I am looking to understand how enterprise search solutions tackle the issue of user-permissions.
My question is on displaying the search results for users. The naive approach would display the search results to the user, and then if the user clicks a document he is not authorized to see, he will fail to open it. However, it is even forbidden to display a document's title or excerpt if the user does not have permission to read it. So do the various enterprise earch engines:
index each document together with its ACL?
index all documents with no permission info, but check each link in every search result to see whether the querying user has permission to view this link?
Option #2 makes more sense to me, but also seems much slower than option #1.
Option #1 suffers from the need to constantly update the changes in permissions on the indexed documents.
I am looking to understand what is the common approach in the existing solutions in the market today. Is there a third option?
I'm surprised to see that this 5 year old question hasn't got any answers, as I think it's quite a common and important problem in enterprise search.
As outlined in the question there are two common approaches to deal with document-level security:
early-binding-security: indexing ACL's along with the content, and
late-binding-security: handling security at query-time, by filtering out protected results
Handling security on content side only is never recommended as at that point in time confidential information might already have been revealed (e.g. title or preview of a document in the search result).

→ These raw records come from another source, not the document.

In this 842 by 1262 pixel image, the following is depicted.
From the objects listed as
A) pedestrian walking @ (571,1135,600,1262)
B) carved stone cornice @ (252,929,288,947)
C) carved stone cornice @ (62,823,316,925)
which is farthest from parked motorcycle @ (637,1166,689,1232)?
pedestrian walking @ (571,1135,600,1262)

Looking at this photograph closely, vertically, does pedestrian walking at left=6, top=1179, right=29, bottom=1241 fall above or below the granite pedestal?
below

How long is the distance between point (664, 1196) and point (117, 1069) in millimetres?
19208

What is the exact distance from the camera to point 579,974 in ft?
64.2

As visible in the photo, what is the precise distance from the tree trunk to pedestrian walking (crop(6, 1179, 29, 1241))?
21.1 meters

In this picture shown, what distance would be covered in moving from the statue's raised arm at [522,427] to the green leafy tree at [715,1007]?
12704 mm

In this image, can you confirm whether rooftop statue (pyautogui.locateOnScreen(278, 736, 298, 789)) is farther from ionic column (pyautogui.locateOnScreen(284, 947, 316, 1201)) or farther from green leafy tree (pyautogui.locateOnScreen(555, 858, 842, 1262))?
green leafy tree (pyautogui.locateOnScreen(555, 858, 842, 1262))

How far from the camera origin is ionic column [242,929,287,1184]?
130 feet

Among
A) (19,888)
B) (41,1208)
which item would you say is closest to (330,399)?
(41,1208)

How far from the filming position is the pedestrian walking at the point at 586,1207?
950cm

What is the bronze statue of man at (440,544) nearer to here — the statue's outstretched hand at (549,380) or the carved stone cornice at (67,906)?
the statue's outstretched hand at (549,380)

The advantage of implementing security with a late-binding approach is, that it's very flexible, because there is no need to re-index content upon changed ACLs. The biggest drawback however is, that by doing so, confidential information might be leaked via facet values, and it's not possible to retrieve and display correct facet counts. It also more difficult to properly populate the result list and handle pagination. Last but not least, this approach can significantly slow down the performance.

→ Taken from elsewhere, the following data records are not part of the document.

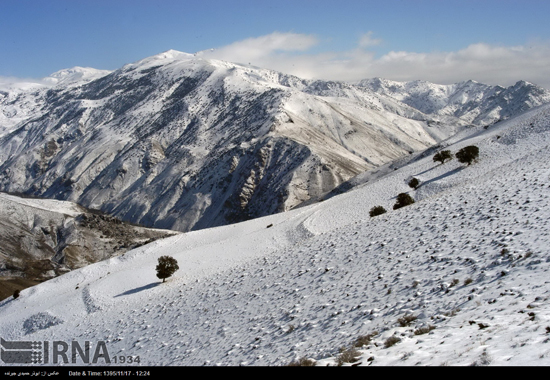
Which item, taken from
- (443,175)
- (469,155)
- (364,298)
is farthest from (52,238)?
(364,298)

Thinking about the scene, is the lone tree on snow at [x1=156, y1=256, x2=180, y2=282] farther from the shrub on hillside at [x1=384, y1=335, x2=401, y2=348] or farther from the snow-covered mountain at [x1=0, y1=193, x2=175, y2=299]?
the snow-covered mountain at [x1=0, y1=193, x2=175, y2=299]

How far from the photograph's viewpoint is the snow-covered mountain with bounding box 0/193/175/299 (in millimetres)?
95500

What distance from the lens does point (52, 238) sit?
115875mm

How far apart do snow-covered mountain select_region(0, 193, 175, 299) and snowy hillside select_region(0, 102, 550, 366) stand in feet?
212

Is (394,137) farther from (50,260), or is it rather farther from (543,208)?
(543,208)

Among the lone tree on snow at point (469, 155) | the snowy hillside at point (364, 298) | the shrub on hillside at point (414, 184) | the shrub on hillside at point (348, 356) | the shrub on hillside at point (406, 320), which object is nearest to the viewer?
the shrub on hillside at point (348, 356)

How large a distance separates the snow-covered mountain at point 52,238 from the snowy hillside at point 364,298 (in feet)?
212

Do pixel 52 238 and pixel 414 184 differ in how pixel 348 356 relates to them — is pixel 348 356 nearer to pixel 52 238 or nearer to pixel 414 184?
pixel 414 184

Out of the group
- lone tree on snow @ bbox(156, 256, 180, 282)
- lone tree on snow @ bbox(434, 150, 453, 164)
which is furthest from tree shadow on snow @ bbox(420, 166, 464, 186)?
lone tree on snow @ bbox(156, 256, 180, 282)

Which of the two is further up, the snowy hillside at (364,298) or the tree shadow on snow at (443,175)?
the tree shadow on snow at (443,175)

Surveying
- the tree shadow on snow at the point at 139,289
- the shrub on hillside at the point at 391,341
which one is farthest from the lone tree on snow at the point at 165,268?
the shrub on hillside at the point at 391,341

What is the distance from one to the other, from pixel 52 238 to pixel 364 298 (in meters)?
124

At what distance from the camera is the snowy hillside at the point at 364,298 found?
10.2 metres

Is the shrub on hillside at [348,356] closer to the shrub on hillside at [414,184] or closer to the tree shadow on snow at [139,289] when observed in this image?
the tree shadow on snow at [139,289]
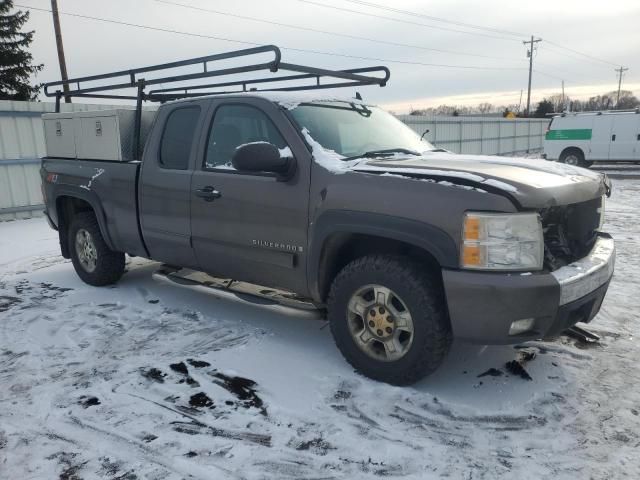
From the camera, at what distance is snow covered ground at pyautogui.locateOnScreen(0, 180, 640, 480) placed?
2.64 m

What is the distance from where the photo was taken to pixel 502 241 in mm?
2871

The advantage of implementing security with an early-binding approach is, that it addresses all of the above disadvantages for the price of re-indexing the content as soon as ACLs change. However, leaks are still possible, e.g. when a group membership or ACL just got changed and isn't reflected yet in the search index. To address this gap the two approaches early-binding and late-binding are often combined.
Last but not least there might be a third option, depending on the Enterprise Search Platform you are using: Attivio's Active Security is based on query time joins, which allows to index security information independent from the document itself, but at query time merges the two documents to ensure that only authorised content makes it into the search results.